START PASSAGE FOR REVIEW
Government Certification
We agreed to a signed, stage 4 “G-1” certification basis for our aircraft with the FAA in 2020. This agreement lays out the specific requirements that need to be met by our aircraft for it to be certified for commercial operations. Reaching this milestone marks a key step on the way towards certifying any new aircraft in the U.S. Our aircraft was originally intended to be certified in line with the FAA’s existing Part 23 requirements for Normal Category Airplanes, with special conditions introduced to address requirements specific to our unique aircraft. In May 2022, the FAA indicated that they were revisiting the decision to certify all eVTOLs under Part 23 and would, instead, require certification under the “powered lift” classification. Based on the FAA’s revised certification requirements, we re-signed an updated stage 4 "G-1" certification basis in July 2022 and it was published in the federal register in November 2022.
END PASSAGE FOR REVIEW
**GOAL OF THE EXERCISE**
Extend the passage on the aircraft's FAA certification, picking up right after its last sentence.
START DATA RECORDS
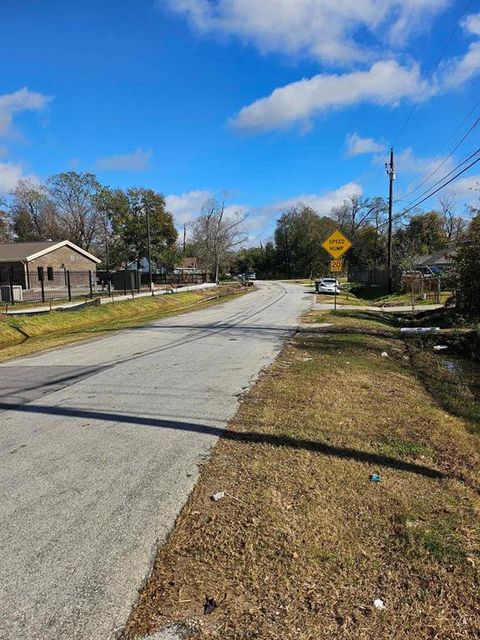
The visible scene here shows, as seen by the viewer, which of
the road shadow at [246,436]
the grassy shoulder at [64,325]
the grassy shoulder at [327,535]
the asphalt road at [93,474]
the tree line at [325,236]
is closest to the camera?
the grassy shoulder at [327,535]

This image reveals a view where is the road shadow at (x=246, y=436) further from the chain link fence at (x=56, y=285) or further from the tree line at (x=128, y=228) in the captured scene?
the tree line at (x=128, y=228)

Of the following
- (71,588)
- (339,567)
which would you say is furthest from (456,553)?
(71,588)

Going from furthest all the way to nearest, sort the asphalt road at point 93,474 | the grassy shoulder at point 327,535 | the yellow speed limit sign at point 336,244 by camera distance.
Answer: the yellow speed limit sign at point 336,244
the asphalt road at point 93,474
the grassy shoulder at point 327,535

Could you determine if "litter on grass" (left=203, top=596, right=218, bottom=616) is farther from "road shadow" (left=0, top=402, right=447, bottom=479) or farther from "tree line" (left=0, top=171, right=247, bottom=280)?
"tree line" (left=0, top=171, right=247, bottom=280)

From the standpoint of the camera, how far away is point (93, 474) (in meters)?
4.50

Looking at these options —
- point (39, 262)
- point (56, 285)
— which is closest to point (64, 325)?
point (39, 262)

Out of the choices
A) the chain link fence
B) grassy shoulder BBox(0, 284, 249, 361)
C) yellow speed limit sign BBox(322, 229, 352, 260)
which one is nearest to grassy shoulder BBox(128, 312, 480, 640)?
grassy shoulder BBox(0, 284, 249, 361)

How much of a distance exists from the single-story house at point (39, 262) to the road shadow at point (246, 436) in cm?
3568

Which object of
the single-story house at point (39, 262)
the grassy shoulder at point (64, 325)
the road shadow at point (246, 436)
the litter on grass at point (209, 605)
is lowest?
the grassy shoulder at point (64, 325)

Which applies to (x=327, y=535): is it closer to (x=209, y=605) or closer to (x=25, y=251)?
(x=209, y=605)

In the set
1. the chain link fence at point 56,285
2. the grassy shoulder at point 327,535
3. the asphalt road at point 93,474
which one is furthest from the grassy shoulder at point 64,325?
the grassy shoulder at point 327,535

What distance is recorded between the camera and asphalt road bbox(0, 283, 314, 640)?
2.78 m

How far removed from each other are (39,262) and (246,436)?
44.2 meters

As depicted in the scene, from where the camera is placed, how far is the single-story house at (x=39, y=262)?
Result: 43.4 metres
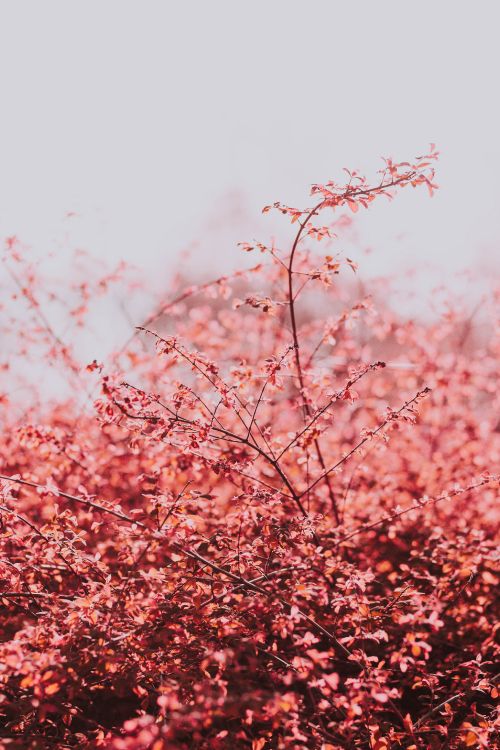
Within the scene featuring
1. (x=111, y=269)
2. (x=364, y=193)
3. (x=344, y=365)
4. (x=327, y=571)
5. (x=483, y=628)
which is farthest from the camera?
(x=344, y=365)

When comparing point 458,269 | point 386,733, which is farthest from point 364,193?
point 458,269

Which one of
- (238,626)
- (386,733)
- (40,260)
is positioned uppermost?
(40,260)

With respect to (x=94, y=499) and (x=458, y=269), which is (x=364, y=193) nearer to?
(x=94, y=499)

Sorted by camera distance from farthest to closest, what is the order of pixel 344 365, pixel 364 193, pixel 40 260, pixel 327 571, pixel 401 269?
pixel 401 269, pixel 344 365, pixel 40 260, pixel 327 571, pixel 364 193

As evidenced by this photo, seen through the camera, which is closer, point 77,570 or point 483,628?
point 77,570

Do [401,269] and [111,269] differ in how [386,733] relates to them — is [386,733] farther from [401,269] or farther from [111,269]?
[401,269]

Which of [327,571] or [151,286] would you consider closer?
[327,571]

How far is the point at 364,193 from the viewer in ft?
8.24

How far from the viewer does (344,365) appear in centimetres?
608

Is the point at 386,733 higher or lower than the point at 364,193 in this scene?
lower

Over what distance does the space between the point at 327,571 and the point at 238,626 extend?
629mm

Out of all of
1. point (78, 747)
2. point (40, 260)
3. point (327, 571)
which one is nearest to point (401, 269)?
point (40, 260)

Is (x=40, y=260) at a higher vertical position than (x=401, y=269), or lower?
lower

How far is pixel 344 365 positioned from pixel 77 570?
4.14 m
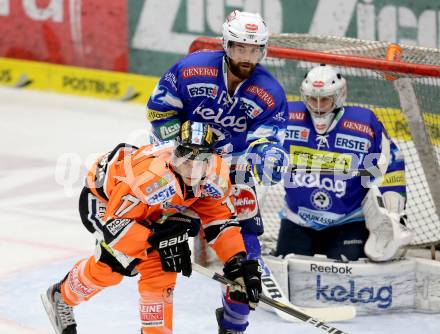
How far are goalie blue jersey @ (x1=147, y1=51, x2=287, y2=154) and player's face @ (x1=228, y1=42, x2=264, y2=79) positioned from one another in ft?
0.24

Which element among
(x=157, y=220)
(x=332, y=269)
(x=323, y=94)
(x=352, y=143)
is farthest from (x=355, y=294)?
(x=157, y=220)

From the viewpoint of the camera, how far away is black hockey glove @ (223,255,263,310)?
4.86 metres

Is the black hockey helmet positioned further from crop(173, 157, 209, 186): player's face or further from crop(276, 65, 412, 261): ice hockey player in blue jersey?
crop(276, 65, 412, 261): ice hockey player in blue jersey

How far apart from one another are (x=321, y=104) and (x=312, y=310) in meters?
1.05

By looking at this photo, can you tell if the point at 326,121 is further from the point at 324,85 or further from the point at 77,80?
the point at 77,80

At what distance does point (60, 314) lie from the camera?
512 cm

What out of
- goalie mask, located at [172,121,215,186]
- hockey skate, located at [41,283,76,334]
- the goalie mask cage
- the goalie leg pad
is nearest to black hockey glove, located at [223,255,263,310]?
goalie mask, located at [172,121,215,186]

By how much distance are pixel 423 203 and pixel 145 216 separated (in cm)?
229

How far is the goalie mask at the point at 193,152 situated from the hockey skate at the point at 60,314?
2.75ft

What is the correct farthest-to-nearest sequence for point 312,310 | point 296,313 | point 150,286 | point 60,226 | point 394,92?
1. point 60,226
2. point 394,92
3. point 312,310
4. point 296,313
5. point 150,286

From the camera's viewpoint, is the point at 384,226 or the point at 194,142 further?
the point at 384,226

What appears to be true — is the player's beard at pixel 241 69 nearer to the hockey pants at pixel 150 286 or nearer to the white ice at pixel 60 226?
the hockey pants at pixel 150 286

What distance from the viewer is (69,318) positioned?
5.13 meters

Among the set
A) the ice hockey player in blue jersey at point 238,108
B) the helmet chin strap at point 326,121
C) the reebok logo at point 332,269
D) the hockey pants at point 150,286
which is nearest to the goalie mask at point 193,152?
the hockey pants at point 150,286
END DATA RECORDS
**ANSWER TO THIS EXERCISE**
In 2022, we received our Part 135 operating certificate, which is required for us to operate an on-demand air service. While that currently allows us to operate the service with conventional aircraft, the FAA will need to publish operational regulations related to eVTOLs before we add our aircraft to our Part 135 operating certificate. The FAA recently indicated that they do not expect the relevant operational regulations, or Special Federal Aviation Regulations (“SFARs”), for eVTOL aircraft to be finalized until late 2024. If the publication of the SFARs is further delayed, if the FAA requires further modifications to our existing G-1 certification basis, or if there are other regulatory changes or revisions, this could delay our ability to obtain type certification, and could delay our ability to launch our commercial passenger service.